Diasporic Stasis and the Frequency of Black Refusal
This talk takes what may seem a counter-intuitive proposition as its primary point of departure – that stasis is neither an absence nor a cessation of motion; it is a continual balancing of multiple forces. It theorizes stasis as motion held in taut suspension in ways that hover between stillness and movement. The talk engages the forms of disaporic tension and stasis enacted in two archives of black vernacular photography: late nineteenth century ethnographic photos of rural Africans in the Eastern Cape and early twentieth century studio portraits of African Christians in South African urban centers. Focusing on the sonic frequencies of these images’ tense performance of stasis, the talk queries the relationship between black agency, self-fashioning and the everyday practices of refusal enacted by black subjects in a genre of images I call ‘quiet photography’.

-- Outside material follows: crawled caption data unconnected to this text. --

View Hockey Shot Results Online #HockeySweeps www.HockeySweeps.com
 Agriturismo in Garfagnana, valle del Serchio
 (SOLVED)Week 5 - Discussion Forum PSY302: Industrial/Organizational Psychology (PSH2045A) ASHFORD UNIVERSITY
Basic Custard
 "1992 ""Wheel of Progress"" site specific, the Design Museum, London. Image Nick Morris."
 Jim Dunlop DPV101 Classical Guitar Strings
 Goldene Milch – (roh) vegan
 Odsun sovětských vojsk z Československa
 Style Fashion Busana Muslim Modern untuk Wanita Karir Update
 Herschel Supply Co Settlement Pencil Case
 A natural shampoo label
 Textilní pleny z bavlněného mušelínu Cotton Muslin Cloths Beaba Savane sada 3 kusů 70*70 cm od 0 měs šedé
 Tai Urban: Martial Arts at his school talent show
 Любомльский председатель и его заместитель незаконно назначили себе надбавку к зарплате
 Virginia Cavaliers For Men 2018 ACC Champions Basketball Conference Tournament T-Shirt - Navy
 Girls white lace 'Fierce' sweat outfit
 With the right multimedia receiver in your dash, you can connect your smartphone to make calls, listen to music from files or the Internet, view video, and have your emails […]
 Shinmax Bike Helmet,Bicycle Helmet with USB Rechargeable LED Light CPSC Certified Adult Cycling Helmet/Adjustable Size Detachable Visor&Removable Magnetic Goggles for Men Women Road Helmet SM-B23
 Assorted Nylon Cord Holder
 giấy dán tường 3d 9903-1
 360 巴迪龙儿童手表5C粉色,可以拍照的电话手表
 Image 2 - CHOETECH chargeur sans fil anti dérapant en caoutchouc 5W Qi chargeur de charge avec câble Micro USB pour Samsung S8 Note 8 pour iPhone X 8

Tina Campt is Ann Whitney Olin Professor of Africana and Women’s Gender and Studies, and Director of the Barnard Center for Research on Women at Barnard College-Columbia University. Campt’s published work theorizes gender, racial and diasporic formation in black communities in Germany, and Europe more broadly. She is the author of two books: Other Germans: Black Germans and the Politics of Race, Gender and Memory in the Third Reich (2004), an oral history that explores the experiences of Black Germans during the Third Reich, and Image Matters: Archive, Photography and the African Diasporain Europe (2012), which theorizes the affects of family photography of in early twentieth century Black German and Black British communities. Campt has edited special issues of Feminist Review, Callaloo and small axe, and together with Paul Gilroy, co-edited Der Black Atlantik (2004), the first German language collection of key texts on the Black Atlantic. She recently completed her third monograph, Listening to Images (forthcoming from Duke University Press), a collection of essays that theorizes the everyday practices of refusal and fugitivity enacted in a frequently overlooked genre of black vernacular photographs she calls ‘quiet photography.’